[start ENTRIES]
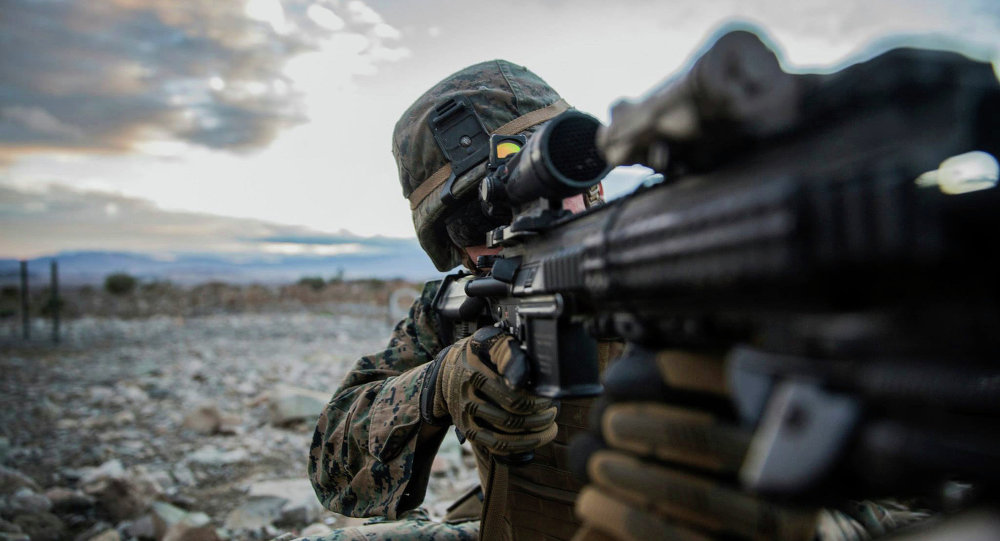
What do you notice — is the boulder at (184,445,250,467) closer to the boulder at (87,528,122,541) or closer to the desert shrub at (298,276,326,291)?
the boulder at (87,528,122,541)

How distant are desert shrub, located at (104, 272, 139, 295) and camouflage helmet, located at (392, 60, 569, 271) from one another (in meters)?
28.2

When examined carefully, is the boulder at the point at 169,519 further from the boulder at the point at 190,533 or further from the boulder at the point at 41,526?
the boulder at the point at 41,526

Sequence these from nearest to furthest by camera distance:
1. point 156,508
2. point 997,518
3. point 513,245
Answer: point 997,518
point 513,245
point 156,508

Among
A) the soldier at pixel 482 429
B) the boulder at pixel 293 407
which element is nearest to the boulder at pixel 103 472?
the boulder at pixel 293 407

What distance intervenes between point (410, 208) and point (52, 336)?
1402cm

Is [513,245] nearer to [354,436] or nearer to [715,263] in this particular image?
[715,263]

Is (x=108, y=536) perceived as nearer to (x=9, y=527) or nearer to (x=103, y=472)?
(x=9, y=527)

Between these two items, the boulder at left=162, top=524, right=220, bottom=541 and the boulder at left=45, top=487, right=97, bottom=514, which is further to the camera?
the boulder at left=45, top=487, right=97, bottom=514

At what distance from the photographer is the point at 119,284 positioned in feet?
84.4

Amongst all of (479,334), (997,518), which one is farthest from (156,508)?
(997,518)

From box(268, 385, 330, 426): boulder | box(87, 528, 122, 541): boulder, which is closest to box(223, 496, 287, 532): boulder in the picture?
box(87, 528, 122, 541): boulder

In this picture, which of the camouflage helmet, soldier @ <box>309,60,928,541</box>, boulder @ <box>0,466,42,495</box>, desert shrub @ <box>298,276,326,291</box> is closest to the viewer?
soldier @ <box>309,60,928,541</box>

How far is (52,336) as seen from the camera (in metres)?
13.0

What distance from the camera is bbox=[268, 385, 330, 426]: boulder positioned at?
5.82 meters
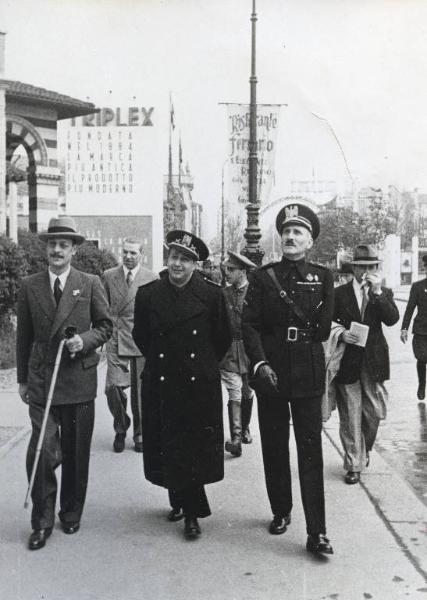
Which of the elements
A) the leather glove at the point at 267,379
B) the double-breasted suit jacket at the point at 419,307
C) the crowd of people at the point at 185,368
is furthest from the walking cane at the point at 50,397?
the double-breasted suit jacket at the point at 419,307

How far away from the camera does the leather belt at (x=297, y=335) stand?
199 inches

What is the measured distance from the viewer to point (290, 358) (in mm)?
5039

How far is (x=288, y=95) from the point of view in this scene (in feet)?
50.8

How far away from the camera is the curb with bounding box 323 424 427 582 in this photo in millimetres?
4836

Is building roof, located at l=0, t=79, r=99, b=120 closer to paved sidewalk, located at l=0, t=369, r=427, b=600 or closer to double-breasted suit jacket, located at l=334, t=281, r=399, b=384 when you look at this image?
double-breasted suit jacket, located at l=334, t=281, r=399, b=384

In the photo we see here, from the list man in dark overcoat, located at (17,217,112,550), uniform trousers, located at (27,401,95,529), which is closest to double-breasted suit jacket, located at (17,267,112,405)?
man in dark overcoat, located at (17,217,112,550)

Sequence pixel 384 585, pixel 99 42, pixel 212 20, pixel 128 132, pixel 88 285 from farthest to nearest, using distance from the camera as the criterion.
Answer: pixel 128 132 → pixel 99 42 → pixel 212 20 → pixel 88 285 → pixel 384 585

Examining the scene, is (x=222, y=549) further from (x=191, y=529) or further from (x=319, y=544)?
(x=319, y=544)

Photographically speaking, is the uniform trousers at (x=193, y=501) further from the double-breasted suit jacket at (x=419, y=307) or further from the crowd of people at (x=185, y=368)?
the double-breasted suit jacket at (x=419, y=307)

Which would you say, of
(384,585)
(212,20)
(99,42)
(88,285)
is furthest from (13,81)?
(384,585)

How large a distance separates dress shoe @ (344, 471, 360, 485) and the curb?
5 cm

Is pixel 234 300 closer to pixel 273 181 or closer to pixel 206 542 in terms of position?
pixel 206 542

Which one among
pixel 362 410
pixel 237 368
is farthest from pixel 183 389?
[end ENTRIES]
## PROBLEM REQUIREMENTS
Set out all of the records above as a numbered list, dropping the blank lines. Leave the pictures out of your answer.

## RESPONSE TO THIS EXERCISE
1. What do you notice — is the boulder at (184,445,250,467) closer to the boulder at (87,528,122,541) or closer to the desert shrub at (298,276,326,291)?
2. the boulder at (87,528,122,541)
3. How distant are desert shrub, located at (104, 272, 139, 295) and camouflage helmet, located at (392, 60, 569, 271) from one another (in meters)?
4. 28.2
5. When examined carefully, is the boulder at the point at 169,519 further from the boulder at the point at 190,533 or further from the boulder at the point at 41,526?
6. the boulder at the point at 41,526
7. Sequence these from nearest to furthest by camera distance:
8. 1. point 156,508
9. 2. point 997,518
10. 3. point 513,245
11. Answer: point 997,518
12. point 513,245
13. point 156,508
14. Among
15. A) the soldier at pixel 482 429
16. B) the boulder at pixel 293 407
17. which element is nearest to the boulder at pixel 103 472?
18. the boulder at pixel 293 407
19. What distance intervenes between point (410, 208) and point (52, 336)?
20. 1402cm
21. Is [513,245] nearer to [354,436] or nearer to [715,263] in this particular image?
22. [715,263]
23. Is (x=108, y=536) perceived as nearer to (x=9, y=527) or nearer to (x=103, y=472)?
24. (x=9, y=527)
25. Between these two items, the boulder at left=162, top=524, right=220, bottom=541 and the boulder at left=45, top=487, right=97, bottom=514, which is further to the camera?
26. the boulder at left=45, top=487, right=97, bottom=514
27. At what distance from the photographer is the point at 119,284 positioned in feet?
28. 84.4
29. Amongst all of (479,334), (997,518), which one is farthest from (156,508)?
30. (997,518)
31. From box(268, 385, 330, 426): boulder | box(87, 528, 122, 541): boulder, which is closest to box(223, 496, 287, 532): boulder in the picture?
32. box(87, 528, 122, 541): boulder
33. In this picture, which of the camouflage helmet, soldier @ <box>309,60,928,541</box>, boulder @ <box>0,466,42,495</box>, desert shrub @ <box>298,276,326,291</box> is closest to the viewer?
34. soldier @ <box>309,60,928,541</box>
35. How far is (52,336) as seen from the camera (in metres)?
36. 13.0
37. What distance from the camera is bbox=[268, 385, 330, 426]: boulder positioned at?
38. 5.82 meters
39. Which of the elements
40. A) the leather glove at the point at 267,379
41. B) the double-breasted suit jacket at the point at 419,307
42. C) the crowd of people at the point at 185,368
43. is furthest from the walking cane at the point at 50,397?
44. the double-breasted suit jacket at the point at 419,307
45. How far away from the camera does the leather belt at (x=297, y=335) stand?
46. 199 inches
47. What is the measured distance from the viewer to point (290, 358) (in mm)?
48. 5039
49. How far is (x=288, y=95) from the point of view in this scene (in feet)?
50. 50.8
51. How far away from the camera is the curb with bounding box 323 424 427 582 in this photo in millimetres?
52. 4836
53. Is building roof, located at l=0, t=79, r=99, b=120 closer to paved sidewalk, located at l=0, t=369, r=427, b=600 or closer to double-breasted suit jacket, located at l=334, t=281, r=399, b=384 when you look at this image?
54. double-breasted suit jacket, located at l=334, t=281, r=399, b=384
55. In the photo we see here, from the list man in dark overcoat, located at (17,217,112,550), uniform trousers, located at (27,401,95,529), which is closest to double-breasted suit jacket, located at (17,267,112,405)?
56. man in dark overcoat, located at (17,217,112,550)
57. Sequence pixel 384 585, pixel 99 42, pixel 212 20, pixel 128 132, pixel 88 285 from farthest to nearest, using distance from the camera as the criterion.
58. Answer: pixel 128 132 → pixel 99 42 → pixel 212 20 → pixel 88 285 → pixel 384 585
59. Examining the scene, is (x=222, y=549) further from (x=191, y=529) or further from (x=319, y=544)?
60. (x=319, y=544)
61. Photographically speaking, is the uniform trousers at (x=193, y=501) further from the double-breasted suit jacket at (x=419, y=307) or further from the crowd of people at (x=185, y=368)?
62. the double-breasted suit jacket at (x=419, y=307)
63. Which would you say, of
64. (384,585)
65. (212,20)
66. (99,42)
67. (88,285)
68. is furthest from (13,81)?
69. (384,585)
70. How large a distance separates dress shoe @ (344, 471, 360, 485) and the curb?
71. 5 cm
72. Is pixel 234 300 closer to pixel 273 181 or closer to pixel 206 542 in terms of position?
73. pixel 206 542
74. Which one among
75. pixel 362 410
76. pixel 237 368
77. is farthest from pixel 183 389?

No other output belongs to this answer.